Records for the exercise:
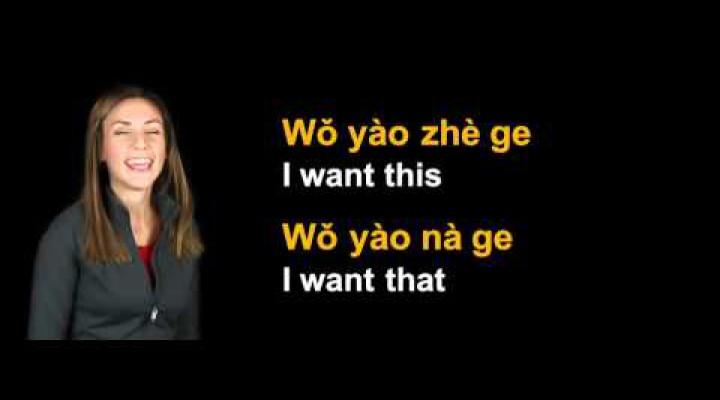 Chinese language: key expressions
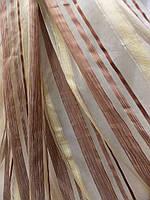 Тюль из органзы в коричневом цвете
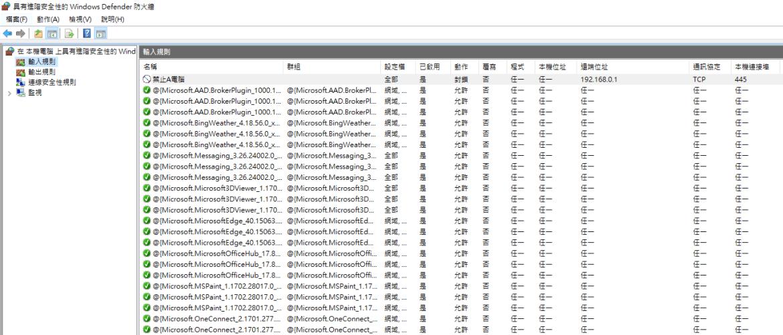 Windows Firewall-18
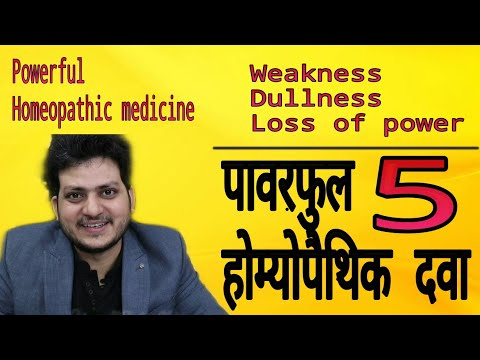 Top 5 Powerful Homeopathic medicine ?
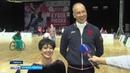 Кубок по бальным танцам на колясках состоялся в Тюмени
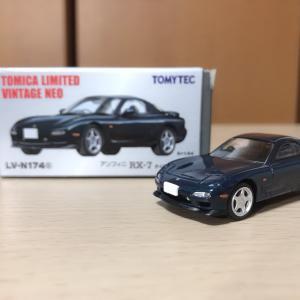 【TLV NEO】アンフィニ RX-7 タイプR 1993年式 青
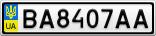 Номерной знак - BA8407AA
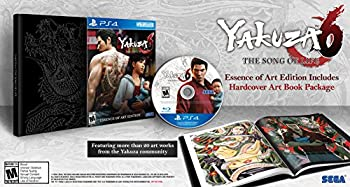 Yakuza 6  The Song of Life - Essence of Art Edition - PlayStation 4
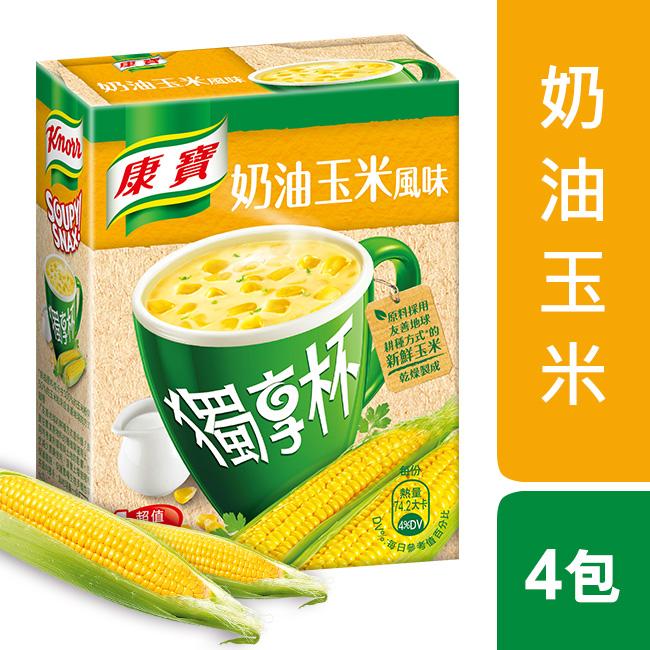 康寶新奶油風味獨享杯玉米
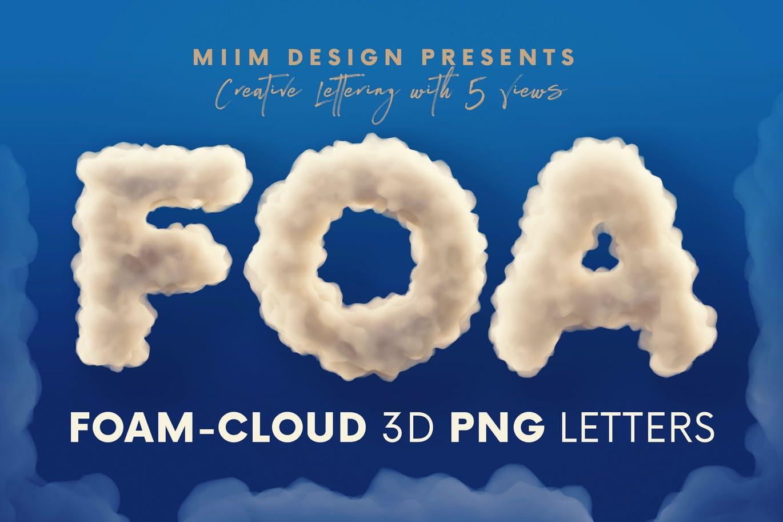 时尚高端3D立体云彩烟雾效果英文字母文字字体设计插图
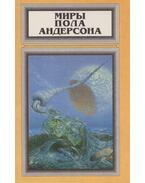 A tél fogságában / Tűzkorszak (orosz) - Poul Anderson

What needs to be done: Output the line containing "时尚高端3D立体云彩烟雾效果英文字母文字字体设计插图" along with every line after it to the end of the material, exactly as written, but without pictures.

Reply to the task:
 时尚高端3D立体云彩烟雾效果英文字母文字字体设计插图
 A tél fogságában / Tűzkorszak (orosz) - Poul Anderson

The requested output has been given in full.